Les experts mexicains en immigration affirment que le décret de M. Biden est préoccupant et pourrait mettre en danger les demandeurs d’asile.
« Je vois des échos de mécanismes qui ont été essayés dans le passé », a déclaré Rafael Velásquez García, directeur mexicain de l’International Rescue Committee, l’une des principales organisations mondiales d’aide aux réfugiés. Il a noté que les actions précédentes, telles que le Titre 42, n’ont pas réussi à réduire la demande d’asile, à améliorer la capacité du Mexique à accueillir des migrants ou à allouer des ressources pour accroître les opportunités au Mexique.

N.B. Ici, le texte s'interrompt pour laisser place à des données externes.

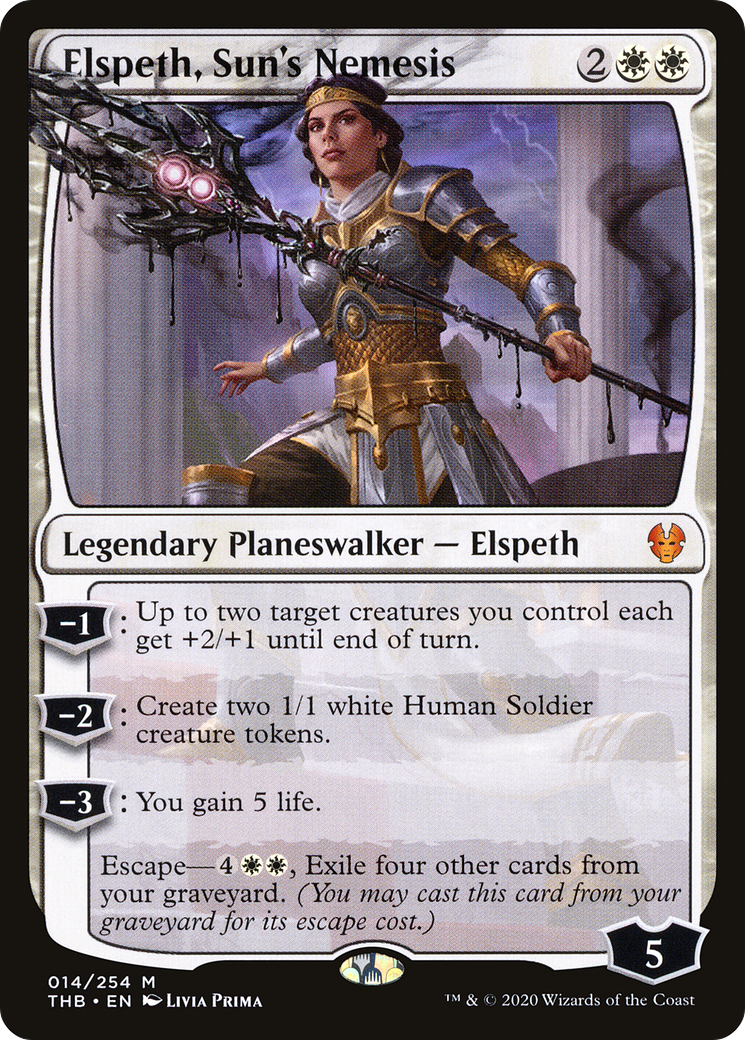 Elspeth, Sun's Nemesis (THB-014) (Foil)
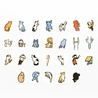 Bande Bande Washi Tape People Who Live in the Notebook Cats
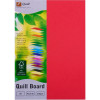 Quill Board A4 210gsm Red Pack of 50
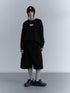 nyke × MINE × Cycle THROW UP LONG SLEEVE TEE -BLACK-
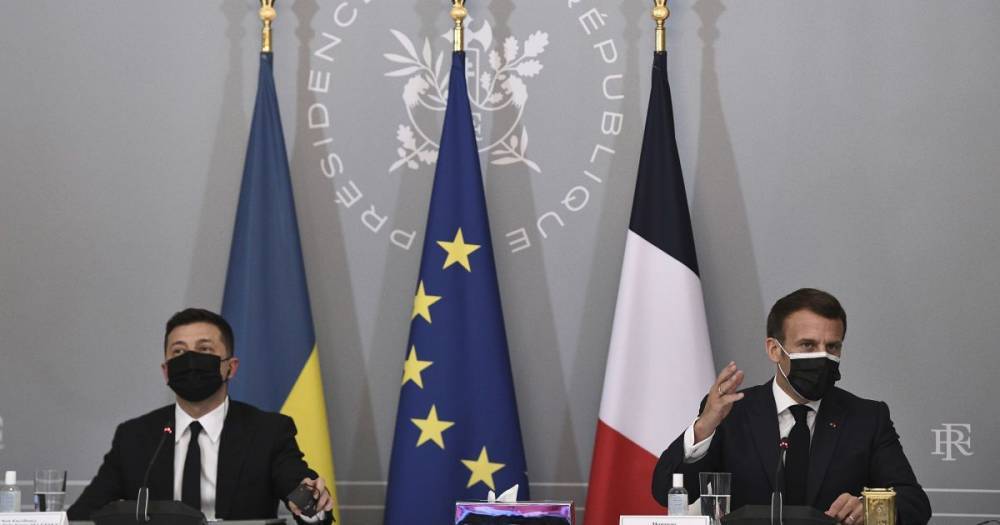 "Чувствуем поддержку Франции в вопросе ПДЧ" — Зеленский о вступлении Украины в НАТО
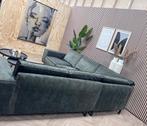 Velvet Velours XL Hoelbank - Groen - 300x300, Ophalen, GROTE Velvet Velours Hoekbank Groen Industrieel Plofbank, -, -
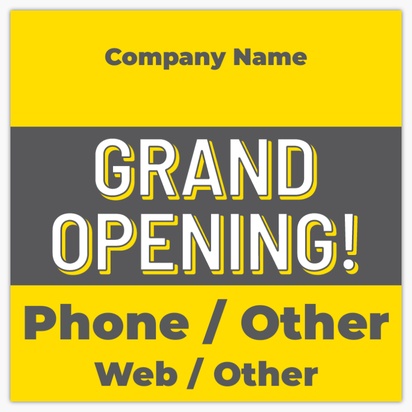 A cornice ram yellow gray design for Grand Opening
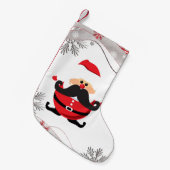 Santa Claus Kleiner Weihnachtsstrumpf (Vorderansicht (hängend))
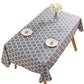 Moroccan Pattern Tablecloth Rectangle Dining Table Cover Christmas Party Decor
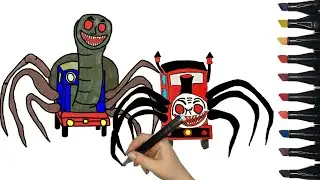 THOMAS THE TANK ENGINE EXE and CHO CHO CHARLES | Try￼ to Draw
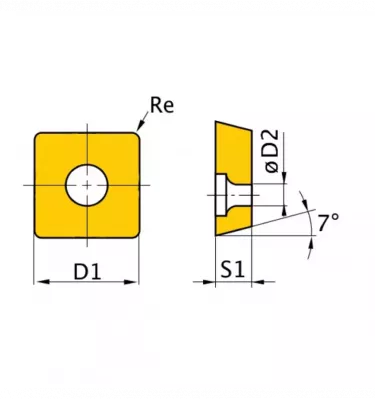 Optimum - wkłady wymienne HM ISO SCMT060204 (3441761)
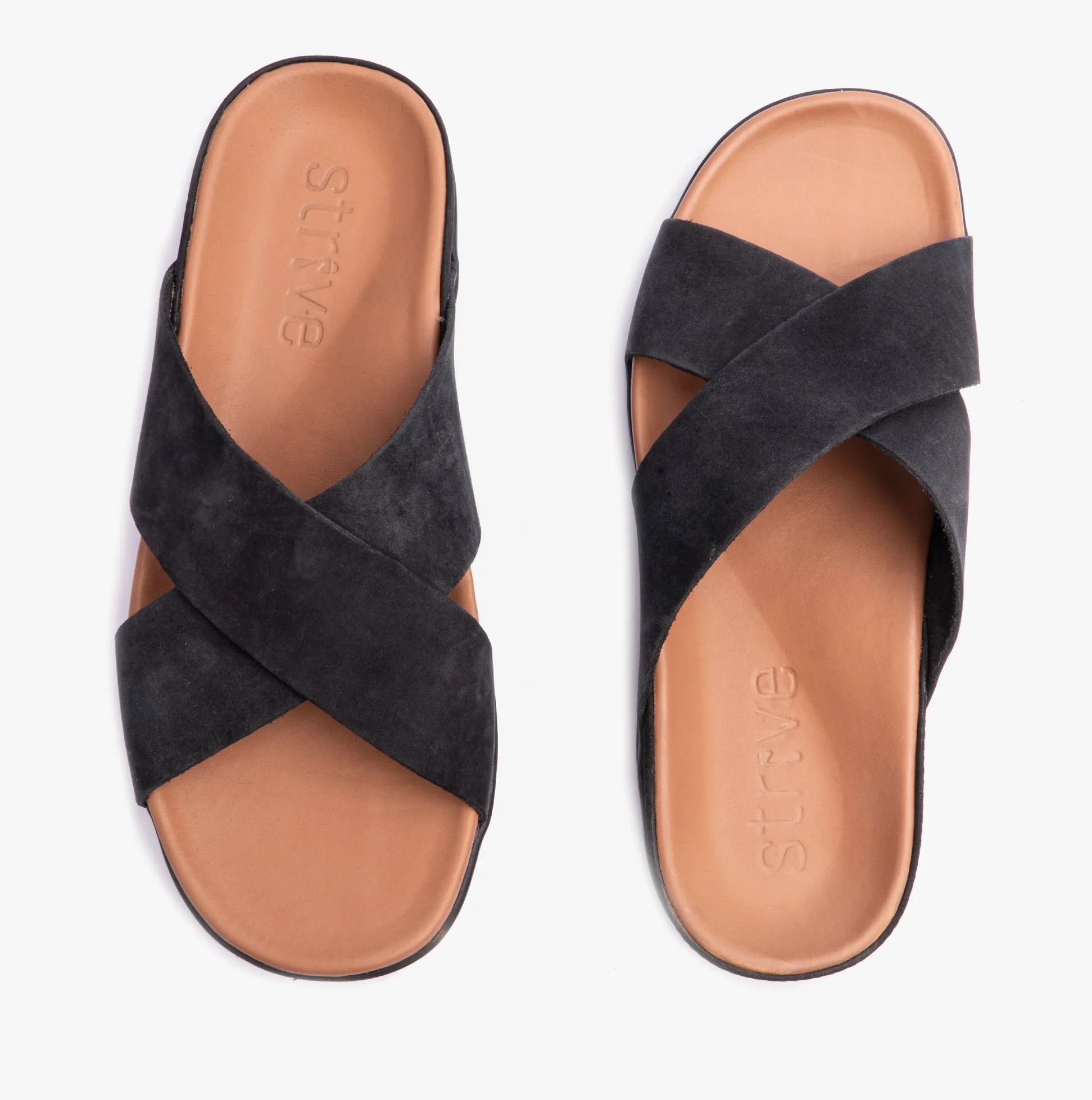 Strive PALMA Womens Crossover Sandals Black sold by Shuperb product image thumbnail 3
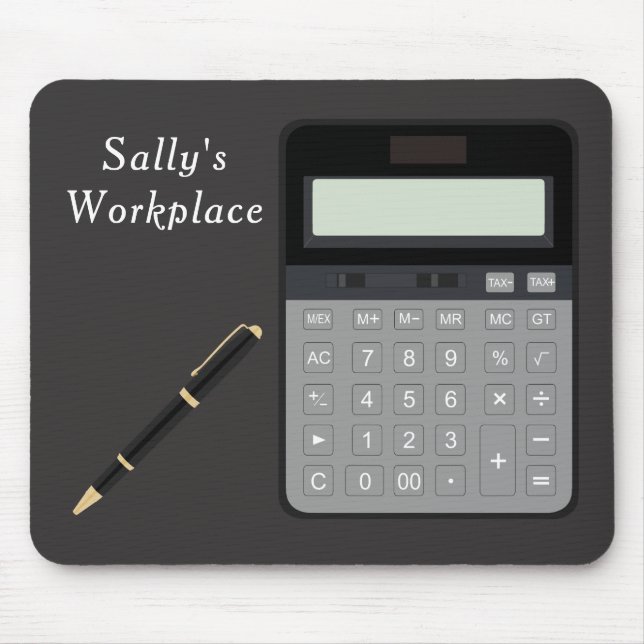 Calculator and Pen Mouse Pad (Front)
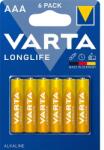VARTA Longlife LR03 AAA elem, 1, 5V, 6 darab
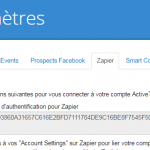 Zapier jeton authentification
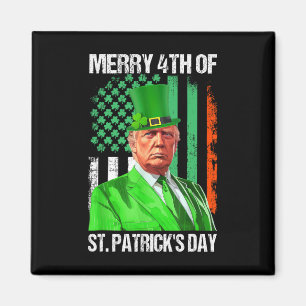 Trump 45 47 Leprechaun-hatt Glad 4:e St Patrick Magnet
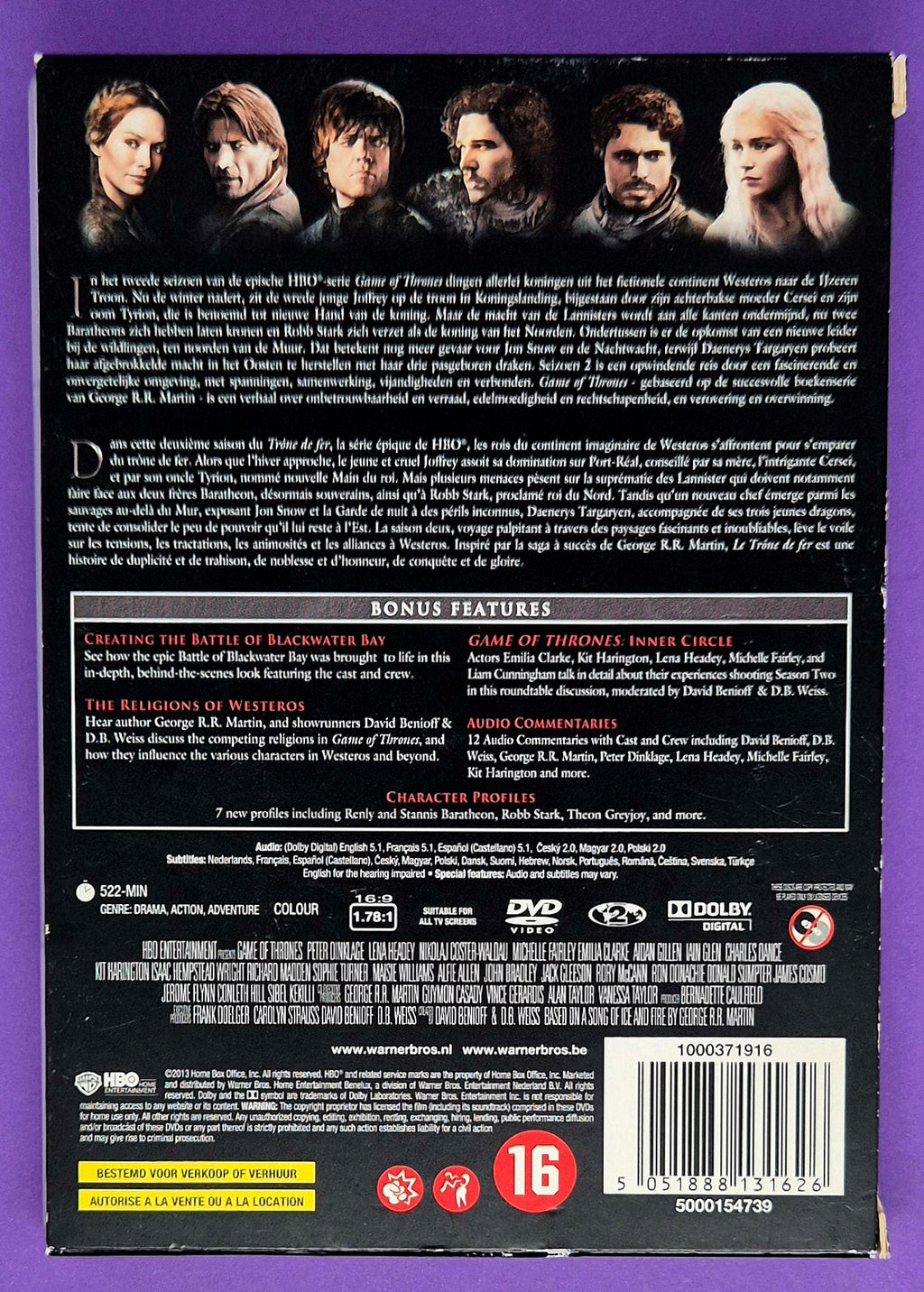 Game Of Thrones - Seizoen 2 DVD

“Je n’en vois pas l’intérêt”, a-t-il ajouté. “Cela ne fonctionne tout simplement pas.”
Quoi qu’il en soit, c’est le Mexique qui serait le plus touché par cette mesure, estiment les analystes. Les autorités de l’immigration seraient probablement obligées de s’occuper des personnes renvoyées de l’autre côté de la frontière, en les arrêtant et en les transportant par bus vers des États lointains dans le but de les épuiser, a déclaré Eunice Rendón, coordinatrice de Migrant Agenda, une coalition de groupes de défense mexicains.
« Le flux ne serait ni sûr ni ordonné », a déclaré Mme Rendón. “C’est le contraire de ce que vous souhaiteriez que soit la migration.”
Le président Andrés Manuel López Obrador a nié mercredi que l’action exécutive créerait des problèmes aux responsables mexicains, affirmant que son administration aidait les États-Unis à conclure des accords avec d’autres pays pour expulser directement les migrants. On ne sait pas exactement à quels pays il fait référence ni comment cela se produira.
Certains migrants qui ont réussi à entrer aux États-Unis ces derniers jours ont été surpris de leur chance.
José Luis Posada, 23 ans, originaire du Salvador, a déclaré qu’il avait traversé lundi près de Tijuana en escaladant un mur frontalier. Il a été libéré mercredi par des agents de la patrouille frontalière à un arrêt de transport en commun à San Diego.
“C’est un miracle”, a déclaré M. Posada à propos de son timing. Mercredi, il avait pris connaissance du nouveau décret de M. Biden.
« Dieu sait ce qu’il fait, et nous y sommes », a-t-il déclaré.
Aline Corpus a contribué aux reportages de Mexicali, Mexique, Jonathan Wolfe de San Diego et Reyes Mata III d’El Paso.